下記は、とある場所でのドローン移動可能範囲です(紫色が移動可能範囲)。1_ドローン到達可能距離

この情報にもとづいて、あらかじめS2 Cellの線をIITC画面に引いておき、ドローンのあるポータルに500mの円を描けば、ポータル飛行経路が簡単に調べられます。

S2 Cellを引くプラグインは非公式のものがあります。下記は一例です。

S2 Cellを引いたIITC画面はこんな感じ。IITCプラグイン改造解説(改)_01

じゃあ、あとは円を描くプラグインを自作すればいいんじゃね?というのが、今回のそもそものきっかけです。

(ここから本文)必要な道具立て

パソコンでIITCプラグインを自作または改造する環境として、まず

・Chromeブラウザ
・Tampermonkey拡張機能
・IITC本体プログラム

を導入します。IITC公式ページ https://iitc.me/desktop/ を参考に、環境を用意しましょう。

既存の公式プラグインを、改造の土台に使う

IITC公式ページより、公式プラグイン「Debug: Raw portal JSON data」を導入します。Tampermonkeyのダッシュボードに表示されればOK。

IITCプラグイン改造解説(改)_02

該当のプラグインをクリックすれば、プログラムソースが見えます。
この画面で編集して[ファイル]-[保存]を実行し、IITCを再読み込みすれば、修正した内容が反映されます。今回はこの方法で、公式プラグインを改造して目的の機能を持たせることにします。

IITCプラグイン改造解説(改)_03

はじめての、改造

このプラグインを実行する入り口は、ポータルを選択したときに右端に表示される画面の「Raw Data」リンクです。クリックすると、画面中央に以下のようなポップアップが表示されますね。

IITCプラグイン改造解説(改)_04

プログラムで、この「Raw Data」という入り口を作っているところは、プログラムソースの45行目にあります。ここで、Raw Dataのリンクをクリックしたら実行される処理として、

onclick="window.plugin.rawdata.showPortalData( 以下省略

と書いています。

IITCプラグイン改造解説(改)_05

じゃあその window.plugin.rawdata.showPortalData ってどこにあるの?というと、すぐ下の行ですね。
ここから・・・

IITCプラグイン改造解説(改)_06

100行目のここまでが、window.plugin.rawdata.showPortalData の処理。

IITCプラグイン改造解説(改)_07

ちょっとプログラムを改造してみましょう。といっても、いきなり大それたことはしません。window.plugin.rawdata.showPortalData の引数になっている guid の値を表示させます。

console.log("これはテストです。guid=" + guid);

という行を書き加えます。書き加えたら[ファイル]-[保存]を実行し、IITCを再読み込みします。

IITCプラグイン改造解説(改)_08

書き加えた情報を見るために、Chromeのコンソールログを表示させます。IITC画面で、CtrlとShiftを押しながら J キーを押すと、右側にこんな画面が出てきます。

▶ _課題の目的_
IITCプラグイン改造の解説について、次の(a)〜(c)が本文と一致するかを判定してください。判定は「はい」か「いいえ」で示し、決め手となる本文の語句をそのまま引用すること。
(a) 「Raw Data」という入り口を作っている箇所は、プログラムソースの45行目にある。
(b) 改造の土台には、非公式のプラグインを使う。
(c) Chromeのコンソールログは、CtrlとAltを押しながらJキーを押すと表示される。

▶ _表示データ_
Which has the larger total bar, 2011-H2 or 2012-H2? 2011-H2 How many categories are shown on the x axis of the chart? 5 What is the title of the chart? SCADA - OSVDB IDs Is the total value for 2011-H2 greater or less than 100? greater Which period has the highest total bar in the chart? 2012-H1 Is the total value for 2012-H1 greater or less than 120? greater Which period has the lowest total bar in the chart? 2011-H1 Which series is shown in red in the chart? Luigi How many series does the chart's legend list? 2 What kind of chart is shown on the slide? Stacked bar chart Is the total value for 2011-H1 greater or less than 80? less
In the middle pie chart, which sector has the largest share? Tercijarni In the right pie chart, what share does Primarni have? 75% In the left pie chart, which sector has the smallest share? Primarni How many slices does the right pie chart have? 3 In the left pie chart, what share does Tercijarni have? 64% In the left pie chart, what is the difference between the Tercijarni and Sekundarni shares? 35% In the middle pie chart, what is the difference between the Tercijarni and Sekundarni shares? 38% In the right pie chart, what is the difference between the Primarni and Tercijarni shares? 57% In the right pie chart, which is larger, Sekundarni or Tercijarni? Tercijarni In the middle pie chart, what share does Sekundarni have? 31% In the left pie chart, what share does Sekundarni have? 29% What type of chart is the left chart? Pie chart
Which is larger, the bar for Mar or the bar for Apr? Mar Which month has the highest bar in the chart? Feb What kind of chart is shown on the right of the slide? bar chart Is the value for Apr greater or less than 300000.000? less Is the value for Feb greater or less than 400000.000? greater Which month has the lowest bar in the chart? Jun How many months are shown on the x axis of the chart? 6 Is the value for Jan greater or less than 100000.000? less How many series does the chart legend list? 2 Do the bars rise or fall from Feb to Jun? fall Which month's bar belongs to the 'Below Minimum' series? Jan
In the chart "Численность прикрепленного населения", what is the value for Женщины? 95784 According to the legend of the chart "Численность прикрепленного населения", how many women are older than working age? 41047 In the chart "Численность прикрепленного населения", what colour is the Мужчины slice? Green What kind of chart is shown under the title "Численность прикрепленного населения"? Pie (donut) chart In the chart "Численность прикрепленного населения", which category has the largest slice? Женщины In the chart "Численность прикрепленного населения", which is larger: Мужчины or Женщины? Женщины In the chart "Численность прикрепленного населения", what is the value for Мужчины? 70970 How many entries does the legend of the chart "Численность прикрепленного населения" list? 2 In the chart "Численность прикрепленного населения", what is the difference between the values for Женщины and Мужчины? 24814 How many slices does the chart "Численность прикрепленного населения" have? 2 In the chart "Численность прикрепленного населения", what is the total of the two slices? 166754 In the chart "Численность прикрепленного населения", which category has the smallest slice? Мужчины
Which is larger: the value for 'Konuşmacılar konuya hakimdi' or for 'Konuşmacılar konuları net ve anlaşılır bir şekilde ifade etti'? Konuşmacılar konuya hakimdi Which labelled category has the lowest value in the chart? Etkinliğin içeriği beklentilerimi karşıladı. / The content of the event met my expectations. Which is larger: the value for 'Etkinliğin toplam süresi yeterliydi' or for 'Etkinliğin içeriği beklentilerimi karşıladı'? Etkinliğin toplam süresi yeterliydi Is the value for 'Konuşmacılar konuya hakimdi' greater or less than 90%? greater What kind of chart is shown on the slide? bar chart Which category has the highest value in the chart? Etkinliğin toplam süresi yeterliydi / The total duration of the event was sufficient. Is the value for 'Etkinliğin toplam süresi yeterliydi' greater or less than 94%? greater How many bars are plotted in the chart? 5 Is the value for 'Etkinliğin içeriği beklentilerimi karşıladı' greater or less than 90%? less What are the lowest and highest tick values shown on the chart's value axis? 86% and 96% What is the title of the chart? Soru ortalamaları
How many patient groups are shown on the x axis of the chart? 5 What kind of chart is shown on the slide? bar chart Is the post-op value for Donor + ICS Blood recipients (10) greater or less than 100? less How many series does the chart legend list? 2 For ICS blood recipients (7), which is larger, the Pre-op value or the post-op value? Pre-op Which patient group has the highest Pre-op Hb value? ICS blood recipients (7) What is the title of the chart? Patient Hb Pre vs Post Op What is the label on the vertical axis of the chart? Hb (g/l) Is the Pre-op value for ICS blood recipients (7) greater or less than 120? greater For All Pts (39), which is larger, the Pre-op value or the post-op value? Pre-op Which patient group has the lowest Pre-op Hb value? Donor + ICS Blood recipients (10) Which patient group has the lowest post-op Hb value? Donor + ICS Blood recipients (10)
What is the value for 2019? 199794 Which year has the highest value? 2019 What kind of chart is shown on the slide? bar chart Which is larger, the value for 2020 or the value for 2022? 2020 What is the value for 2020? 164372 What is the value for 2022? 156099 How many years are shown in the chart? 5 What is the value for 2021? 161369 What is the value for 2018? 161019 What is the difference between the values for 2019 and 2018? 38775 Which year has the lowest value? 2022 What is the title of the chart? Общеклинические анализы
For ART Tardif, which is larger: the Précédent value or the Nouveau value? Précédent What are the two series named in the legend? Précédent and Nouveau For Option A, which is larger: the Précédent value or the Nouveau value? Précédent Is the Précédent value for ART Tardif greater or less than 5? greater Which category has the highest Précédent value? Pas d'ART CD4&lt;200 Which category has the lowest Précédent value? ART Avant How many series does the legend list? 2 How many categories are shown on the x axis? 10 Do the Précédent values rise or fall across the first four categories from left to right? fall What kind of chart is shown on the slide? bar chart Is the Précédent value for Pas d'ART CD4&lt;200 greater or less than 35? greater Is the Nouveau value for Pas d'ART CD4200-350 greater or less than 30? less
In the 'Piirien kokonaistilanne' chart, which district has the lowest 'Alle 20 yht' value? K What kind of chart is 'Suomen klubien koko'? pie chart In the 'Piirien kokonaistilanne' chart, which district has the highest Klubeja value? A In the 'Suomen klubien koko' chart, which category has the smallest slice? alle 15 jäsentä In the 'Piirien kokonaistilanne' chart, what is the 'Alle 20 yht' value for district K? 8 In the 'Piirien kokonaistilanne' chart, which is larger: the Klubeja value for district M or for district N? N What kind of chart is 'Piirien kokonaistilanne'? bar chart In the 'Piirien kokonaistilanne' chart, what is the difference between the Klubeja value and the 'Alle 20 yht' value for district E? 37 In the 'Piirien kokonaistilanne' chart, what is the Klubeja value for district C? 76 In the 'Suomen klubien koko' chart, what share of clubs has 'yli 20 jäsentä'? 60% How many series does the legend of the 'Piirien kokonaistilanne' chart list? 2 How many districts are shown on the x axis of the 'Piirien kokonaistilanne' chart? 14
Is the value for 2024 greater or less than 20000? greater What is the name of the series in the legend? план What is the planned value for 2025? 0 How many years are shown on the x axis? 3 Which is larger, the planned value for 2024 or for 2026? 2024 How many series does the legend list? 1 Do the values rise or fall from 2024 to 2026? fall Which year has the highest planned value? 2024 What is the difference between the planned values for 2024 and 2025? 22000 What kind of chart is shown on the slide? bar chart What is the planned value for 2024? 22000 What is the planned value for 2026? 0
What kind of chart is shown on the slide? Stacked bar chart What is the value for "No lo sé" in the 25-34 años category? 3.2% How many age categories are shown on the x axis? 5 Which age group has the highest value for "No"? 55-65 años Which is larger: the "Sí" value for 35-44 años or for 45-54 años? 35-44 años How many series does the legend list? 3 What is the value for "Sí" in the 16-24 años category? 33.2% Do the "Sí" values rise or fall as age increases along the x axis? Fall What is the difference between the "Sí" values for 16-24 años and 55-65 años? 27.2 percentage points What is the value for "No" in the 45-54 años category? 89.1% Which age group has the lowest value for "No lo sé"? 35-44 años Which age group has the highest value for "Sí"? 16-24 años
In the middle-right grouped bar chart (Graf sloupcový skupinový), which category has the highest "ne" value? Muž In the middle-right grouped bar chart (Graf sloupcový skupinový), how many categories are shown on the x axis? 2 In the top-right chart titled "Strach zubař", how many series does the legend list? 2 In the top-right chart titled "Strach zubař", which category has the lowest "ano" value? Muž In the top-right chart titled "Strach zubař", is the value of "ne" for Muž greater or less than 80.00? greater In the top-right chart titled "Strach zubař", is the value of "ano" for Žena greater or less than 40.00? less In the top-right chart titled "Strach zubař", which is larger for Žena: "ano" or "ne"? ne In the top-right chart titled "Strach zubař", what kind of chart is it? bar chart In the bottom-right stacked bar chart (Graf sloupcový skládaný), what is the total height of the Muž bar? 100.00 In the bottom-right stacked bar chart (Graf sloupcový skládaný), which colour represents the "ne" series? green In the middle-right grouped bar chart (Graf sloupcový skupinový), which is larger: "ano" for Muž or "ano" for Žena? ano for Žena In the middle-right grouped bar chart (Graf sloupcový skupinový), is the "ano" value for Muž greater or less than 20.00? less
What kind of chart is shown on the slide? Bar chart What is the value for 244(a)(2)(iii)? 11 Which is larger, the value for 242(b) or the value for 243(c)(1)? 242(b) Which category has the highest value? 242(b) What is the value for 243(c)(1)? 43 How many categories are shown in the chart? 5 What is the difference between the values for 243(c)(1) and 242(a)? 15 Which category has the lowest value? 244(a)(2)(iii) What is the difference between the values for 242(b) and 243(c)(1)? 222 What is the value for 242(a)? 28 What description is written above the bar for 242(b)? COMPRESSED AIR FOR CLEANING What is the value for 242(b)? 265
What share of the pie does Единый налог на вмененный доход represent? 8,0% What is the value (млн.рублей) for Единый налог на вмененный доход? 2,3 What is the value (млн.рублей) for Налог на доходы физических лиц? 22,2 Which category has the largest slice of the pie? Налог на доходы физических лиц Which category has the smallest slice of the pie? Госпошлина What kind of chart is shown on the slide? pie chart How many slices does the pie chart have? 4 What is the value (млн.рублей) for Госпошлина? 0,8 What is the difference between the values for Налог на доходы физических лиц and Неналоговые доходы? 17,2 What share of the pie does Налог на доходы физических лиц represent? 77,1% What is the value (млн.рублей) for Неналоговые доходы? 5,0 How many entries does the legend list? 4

▶ _演習の解答_
(a) はい。「プログラムソースの45行目にあります」
(b) いいえ。「既存の公式プラグインを、改造の土台に使う」
(c) いいえ。「CtrlとShiftを押しながら J キーを押すと」